We called upon our friend, Nay Campbell, who's become a staple in the NYC club circuit, to reflect on his experience navigating queer nightlife. Below, Campbell's created for OUT a 10-point guide to achieving New York stardom, from shoes to sisters and accessories.
Never wear something off the rack, unless it’s Balenciaga. I’ve always had a Carrie way of dressing, mixing the chic with street, costume with couture. If you have a friend that makes clothes, support them by incorporating and always crediting their work. Nightlife and vintage go hand-in-hand, so resell clothes the next day after wearing them out, and use that money or credit for your next look. That’s how real New York girls get their looks: borrowed or stolen, created or scammed.
Know your parties. During this era of New York nightlife, it’s so much more about the hosts and fashion moments, than just the music. It’s really amazing to be able to go to a party almost every night and be able to express and establish yourself in some way. When it comes to parties run by the queer community, it’s only fair to pay the first few times you go, I guess until you’re cool enough to get on a list. Always tip your bartenders, always respect your door girl and never use someone else’s name.
Once you're in the club, hold back. Whether you’re looking for a slice to bring home, dance floor to escape on or some fantasy to pursue, you need to first establish yourself at the party in order to get that respect. Posting about the event helps, but really embracing the crowd and energy is what brings the party to another level, just as much as your look.

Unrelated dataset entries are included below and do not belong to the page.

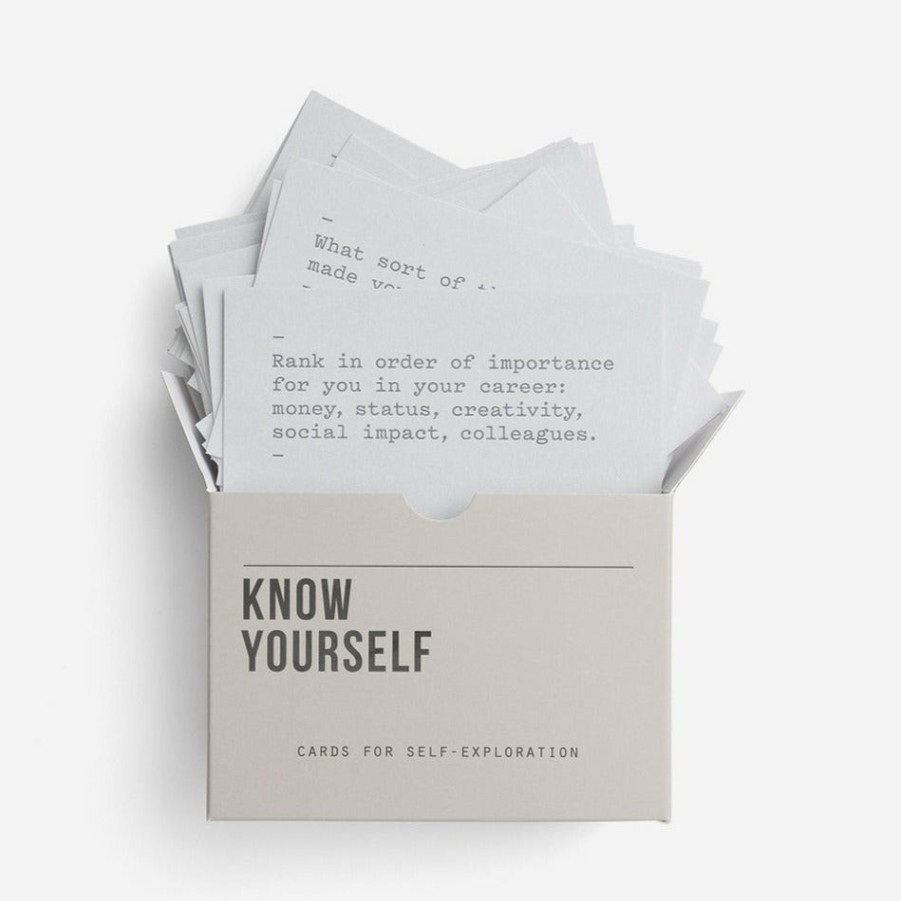 Edits School of Life Self Development | Know Yourself Gift Set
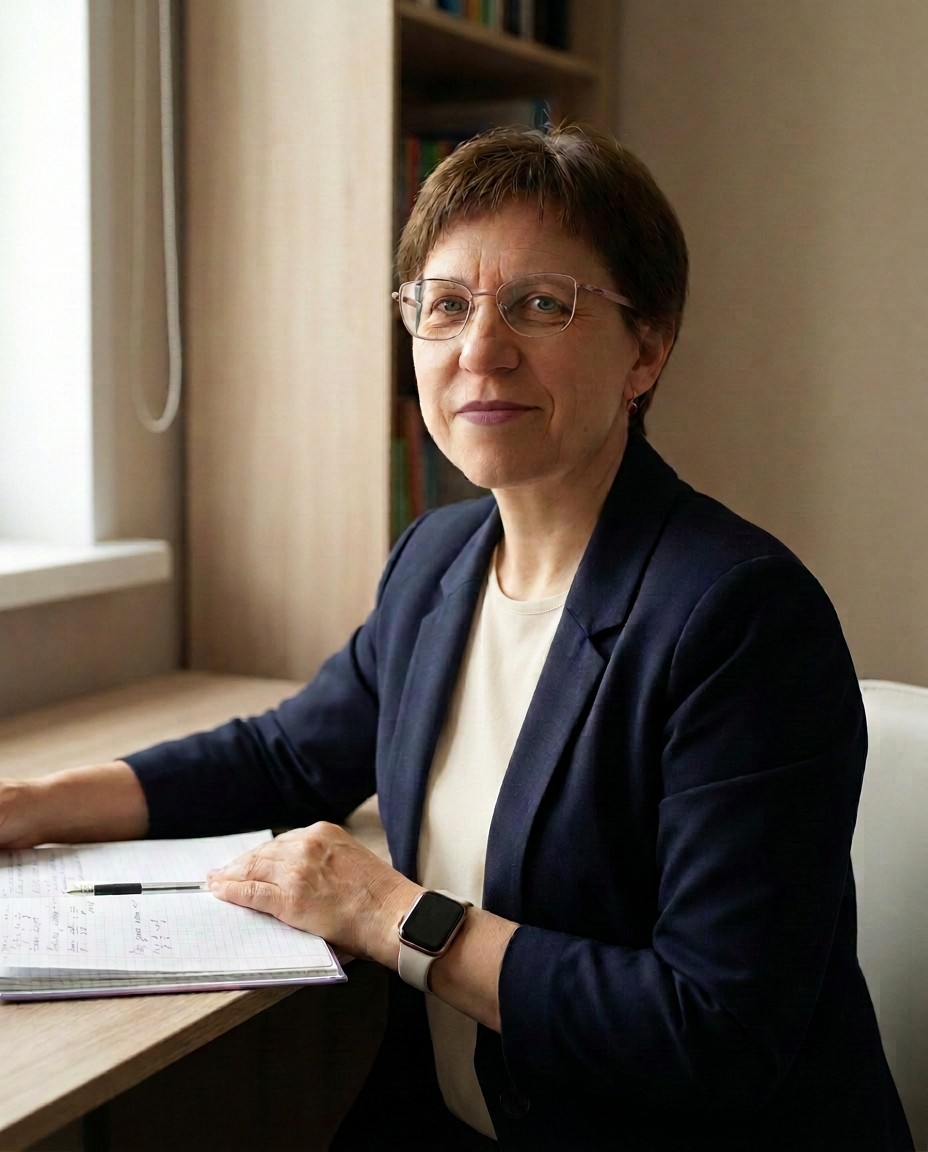 Оксана Николаевна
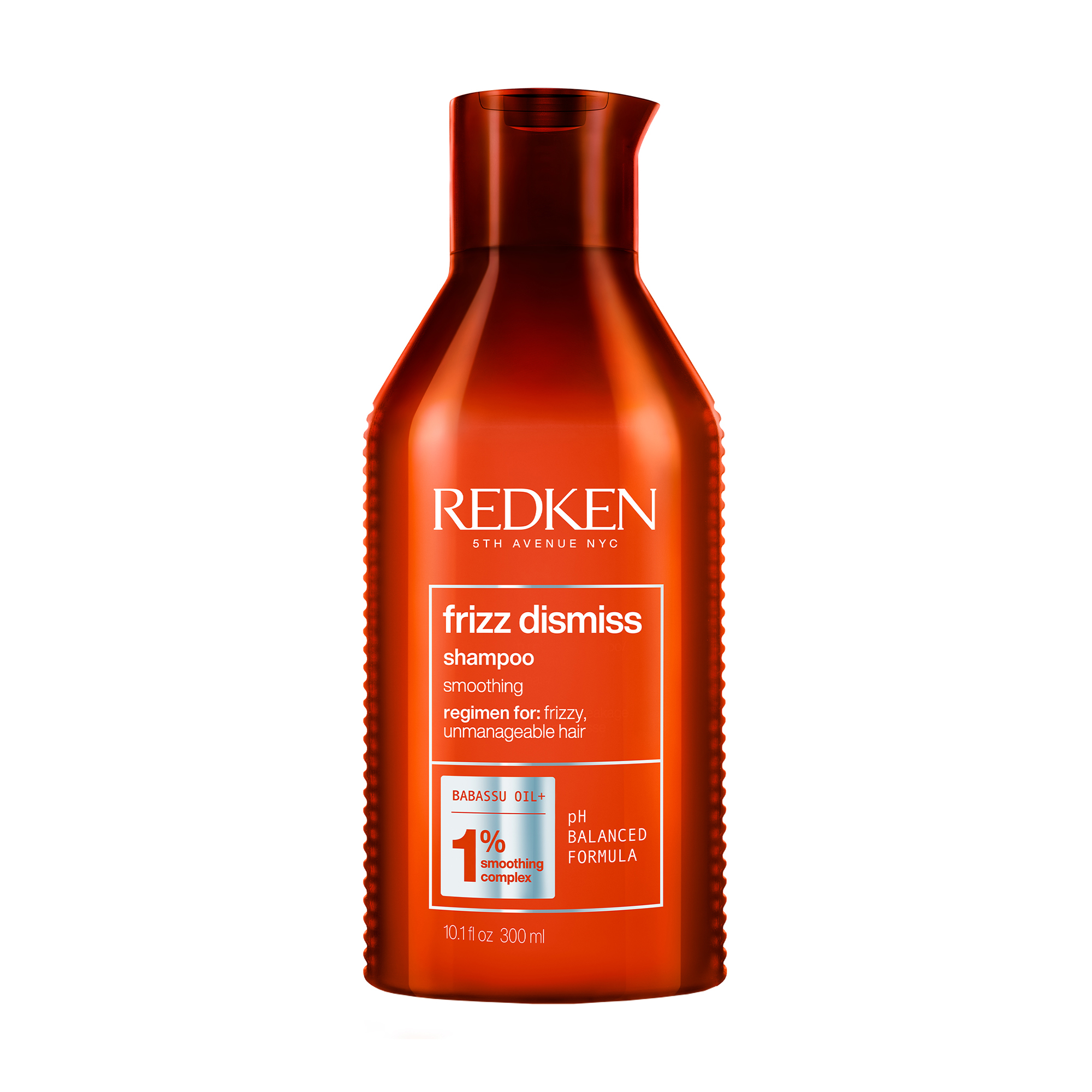 Шампунь для гладкості волосся Redken Frizz Dismiss Shampoo, 300 мл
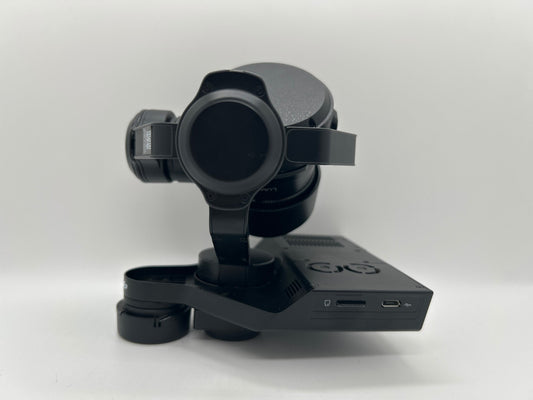 DJI Zenmuse X5R 3-Axis Gimbal Camera w/ Custom Lumix Lens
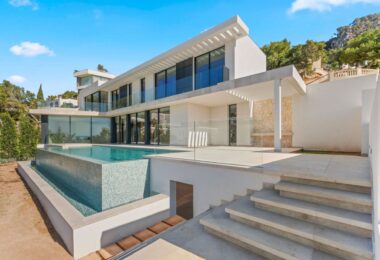 Hiszpania, Cala Llamp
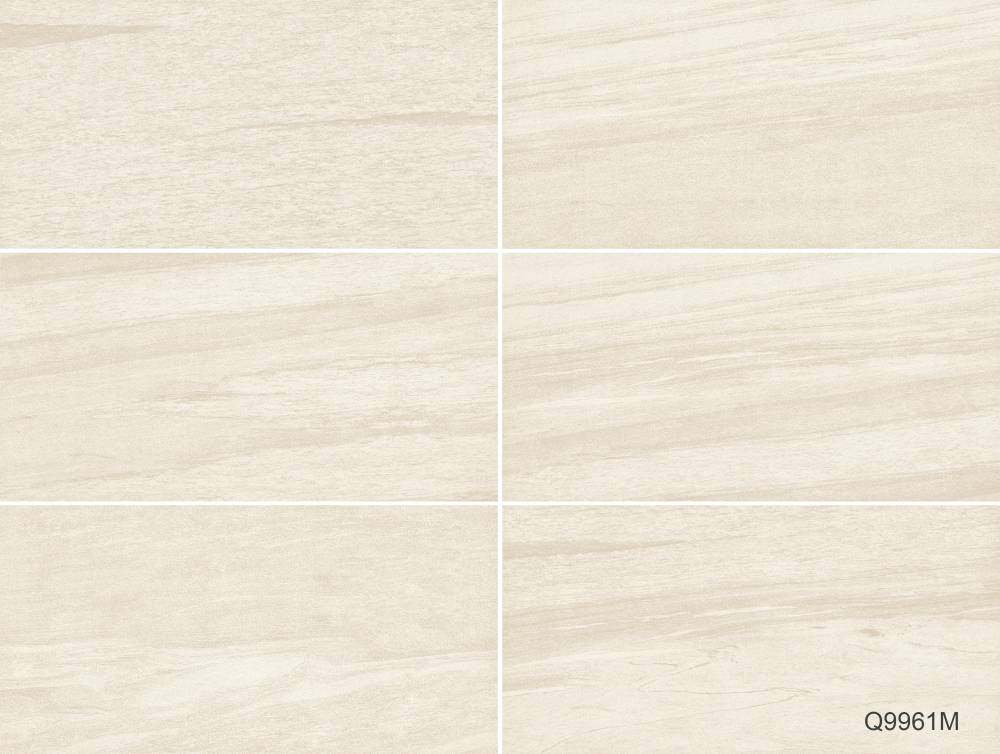 Light Grey Marble Effect Floor Tiles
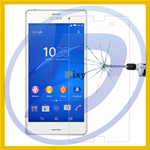 PELLICOLA IN VETRO TEMPERATO PER SONY XPERIA Z3 PIXY PVT0039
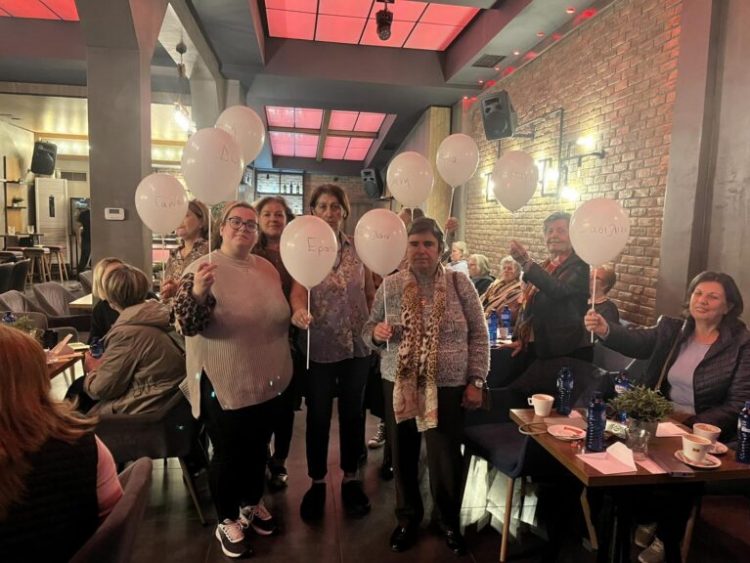 Φαρκαδόνα: Μήνυμα ενσυναίσθησης και ελπίδας – Μια εκδήλωση αφιερωμένη στη γυναίκα! (ΕΙΚΟΝΕΣ – ΒΙΝΤΕΟ)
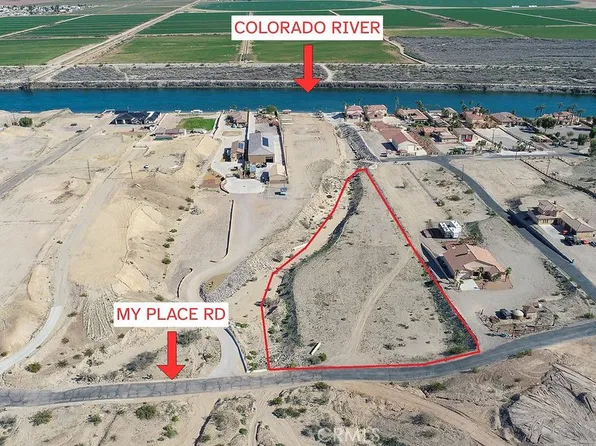 0 My Place Rd, Needles, CA 92363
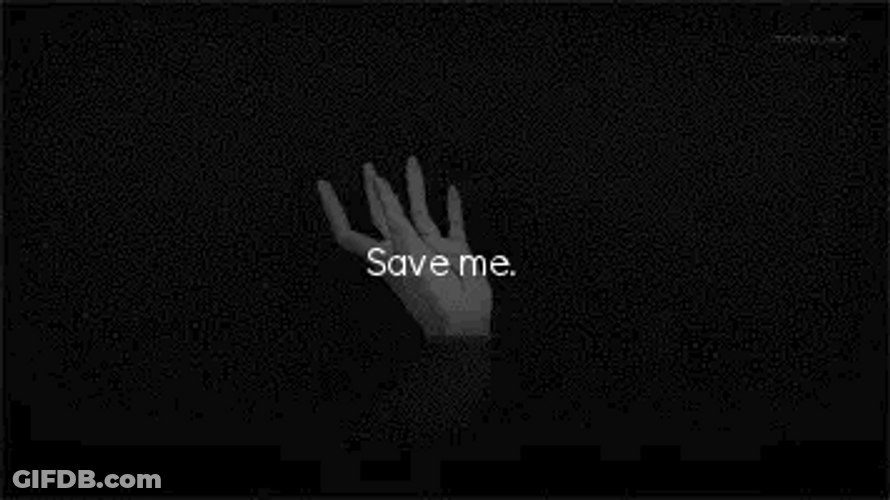 Mental Breakdown Save Me GIF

Shoes. Every girl below 14th Street needs a pair of Pleasers, if not a few. Kate Moss relied heavily on platforms in her early years of runway in order to mix in with the other girls, and if Lady Gaga and 2008 taught us anything, it’s that a good pair of pumps can really step up the gig. I always loved Naomi’s look and wanted long legs, but what God didn’t give me I got on St. Marks.
Sisters. During these very hostile, violent times, it’s so important to be around your girls and have a safe space. You have every right to create whatever kind of look you want, but if outside the club someone tries to objectify or harass you, it always helps to have a sister in your corner. Split a cab or get a daddy to pay for you, but never ditch your sis at the gig.
Accessories. Chanel taught us less is more and that a strong person needs a strong look. Establish your core pieces and formulate your world, because this is the time to be it. If you’re look is supermodel off-duty, she better have cute handbag. A headpiece is essential to a look queen, along with taking up half the room. No matter if it’s Gucci or garbage, you need to own it.
Free drinks. If there’s anything to get out of the night, it’s a few vodka Redbulls. However, if you don’t know the hosts or anyone in the scene, say your hellos and introduce yourself—nobody owes you a free drink. Don’t get too sauced up before the gig, either—stay fresh for photos and check your lipstick, you never know who you’re going to meet.
Never mix business with pleasure. It really does depend on why you’re at the function, but this is a very small city, so watch your track if there's someone special you're trying to pursue. People love to be petty and you never want to cross a sister over a dude. Nightlife can be a tricky place to foster serious friendships, but these relationships tend to be much more lasting than some beautiful stranger.
Find your signature beat, no matter if it's subtle supermodel or full on party monster. Also, set in spray is everyone’s friend—you never want your face melting off in the middle of the club. Shaving or bleaching your eyebrows can really step up your look with makeup. Very importantly, if you’re performing or plan on carrying, please glue down your lace front. That dim lighting is not the place to readjust.
Always carry. It's important to leave the party with some cute photos and business cards; remind the haters tomorrow you came to stun.